[I recently wrote this up for work, and thought it was worth re-posting here.]
These ideas come almost entirely from Udi Dahan and how he implemented nServiceBus, but unfortunately I can’t find where he said it. It may have been when I attended his class in Austin last October.
I define configuration as “stuff that needs to be easy to change.” Udi says there are two major categories of configuration, with very different characteristics. One category has to do with operational concerns, such as:
- The specifics of the physical deployment environment (URLs, machine names, connection strings, etc.)
- Monitoring and troubleshooting (logging verbosity and where log entries are stored, etc.)
- Scaling out (how many app instances or threads should be running, etc.)
These are things that administrators care about deeply. They want to be able to move things to different machines, spin up a new instance of your service, failover a database server, etc. And as a developer, you want them to be able to do all of those things without calling you. These “administrator config” settings have no effect on the semantics of your application. They change “physical” characteristics, not business-logical characteristics.
A second category of configuration does affect the semantics of your application. Udi calls this “developer config.” Changing it will have an effect on what the application does. These are things like:
- Using a different implementation of a interface (e.g., a gateway that talks to a database vs a remote web service)

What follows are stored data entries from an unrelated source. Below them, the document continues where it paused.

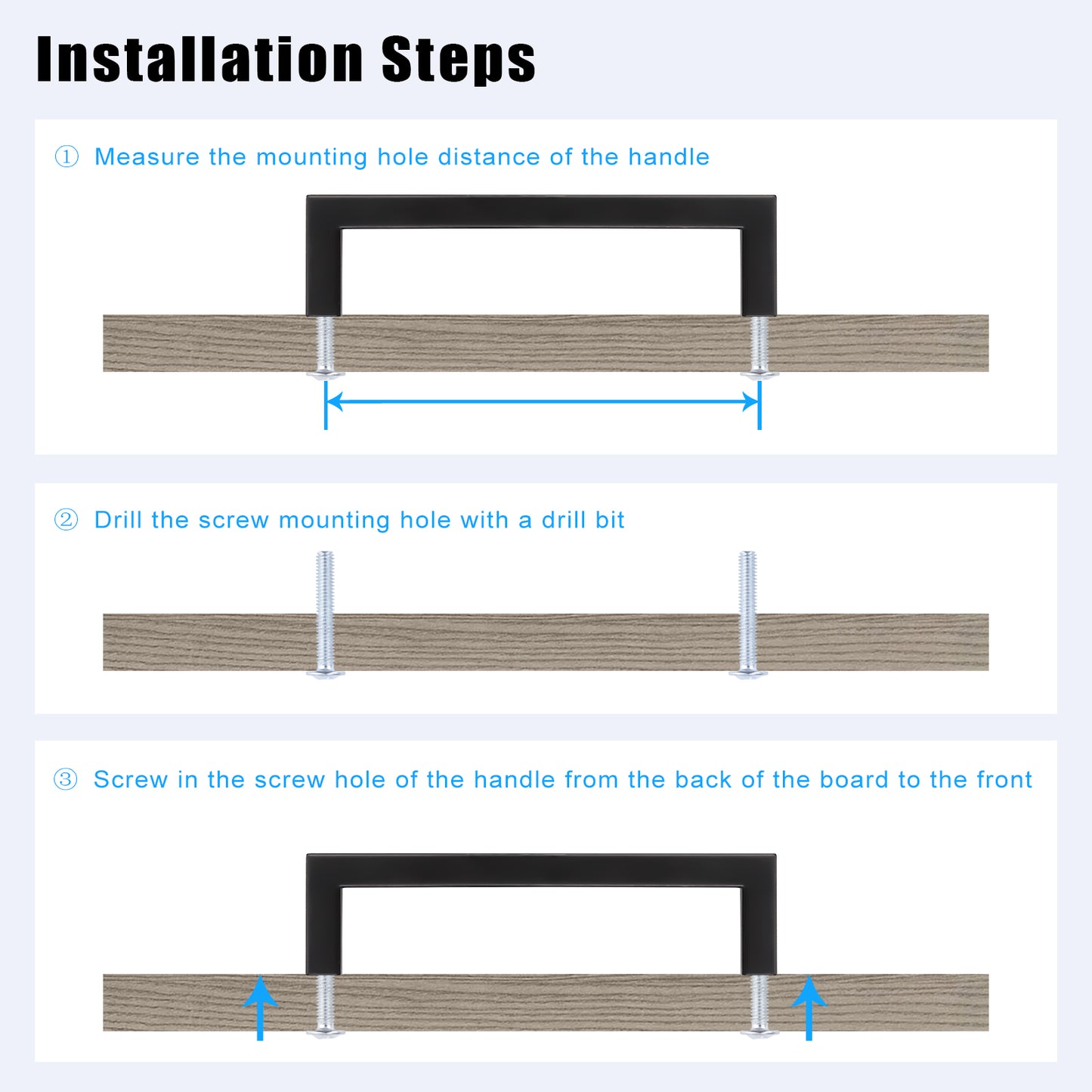 Installation Steps

① Measure the mounting hole distance of the handle

② Drill the screw mounting hole with a drill bit

③ Screw in the screw hole of the handle from the back of the board to the front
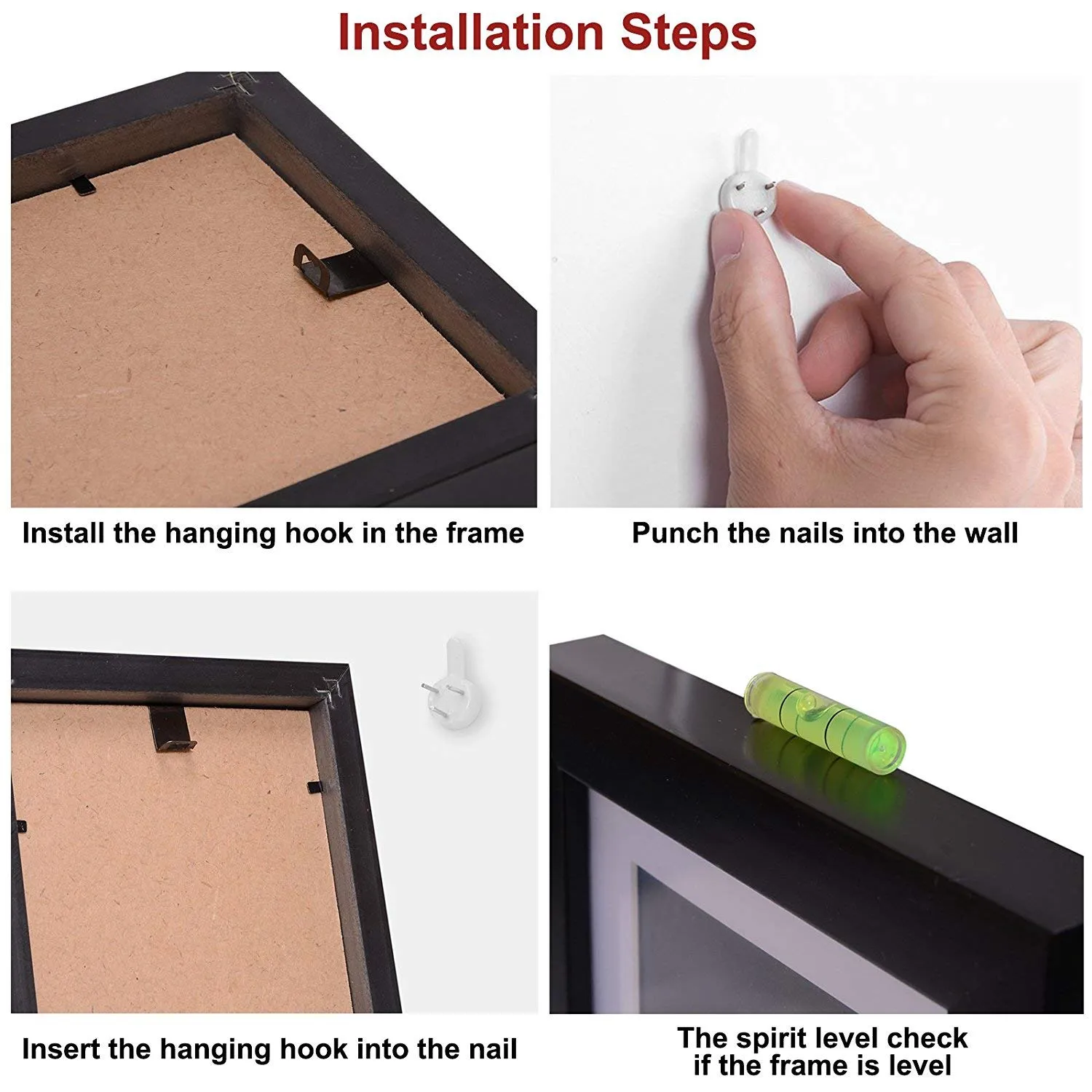 Installation Steps

Install the hanging hook in the frame

Punch the nails into the wall

Insert the hanging hook into the nail

The spirit level check if the frame is level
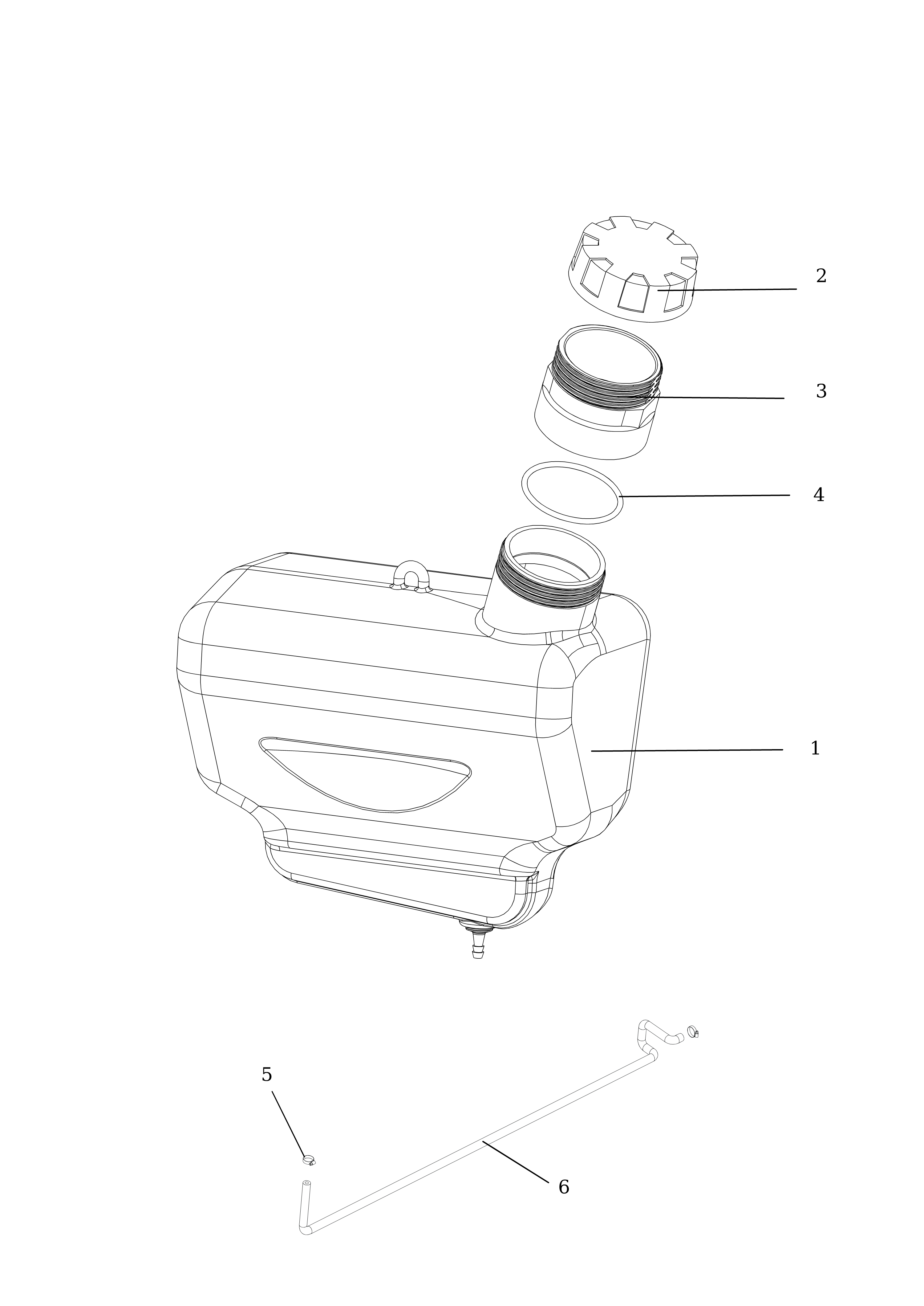 2
3
4
1
5
6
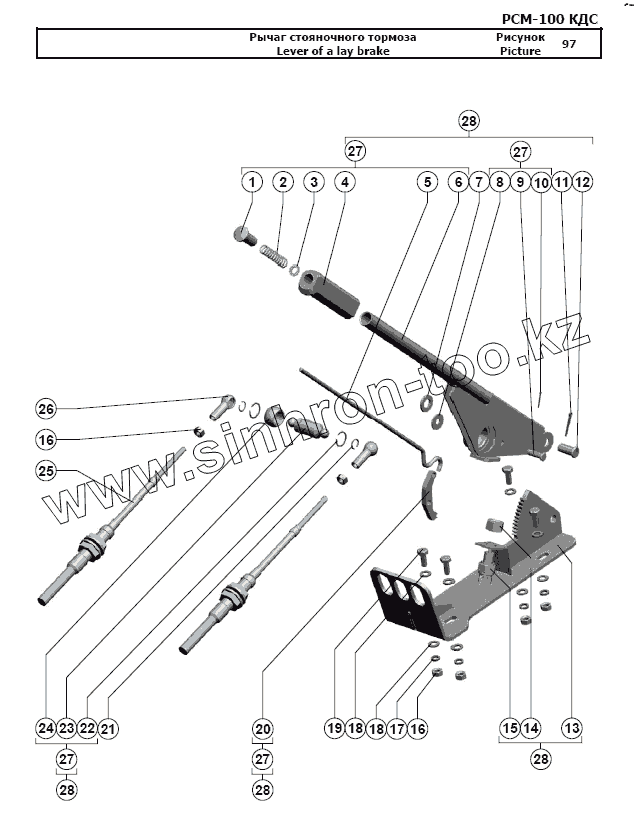 РСМ-100 КДС

| Рычаг стояночного тормоза Lever of a lay brake | Рисунок Picture | 97 |
|---|---|---|

28

27 27

1 2 3 4 5 6 7 8 9 10 11 12

26

16

25

www.sinhron-too.kz

24 23 22 21

27

28

20

27

28

19 18 18 17 16

15 14 13

28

- Whether a particular operation requires a transaction (e.g., the WCF settings for a specific service)
Changes to these often need to be one-line-of-code simple, which makes them “configuration” in my mind. But they also imply a requirement change because they change how the application works. (Yes, adding or removing a transaction is a semantic change.) Therefore you definitely don’t want administrators to go and change them on production servers. The best way to prevent them from changing these settings it to give them no way to do it!
The most common objection to putting the developer config in code is that you have to redeploy your application. Yep, exactly. Changing developer config alters the semantics of your application. Any such change should go through all of your testing and validation processes before being released.
Digging a little deeper, a lot of the resistance to putting developer config in code stems from fear of deployment. If deployment is hard, error-prone, and stressful then you try to avoid it by putting as many things in your config file as possible. (The same rationale is often given for putting business logic in stored procedures.) If you cross your fingers every time you deploy, you’re doing it wrong.
Deployments (and rollbacks) should be easy and reliable. That means largely automated. Once you have automated builds, lots of automated tests, and (mostly) automated deployment/rollback, “hard coded” is no longer a scary concept. See this and this. JFHCI.
Ever opened up a config file that looked really scary? How about a default WCF config with dozens and dozens of settings for a single service endpoint? How many of those things do you really want someone to change on the production servers? 5% of them? Once you’ve removed all of that developer config, the administrators will thank you for removing all that noise you told them to absolutely, positively never touch. They’re also a lot less likely to catastrophically fat-finger a random character that will be lost in a sea of angle brackets.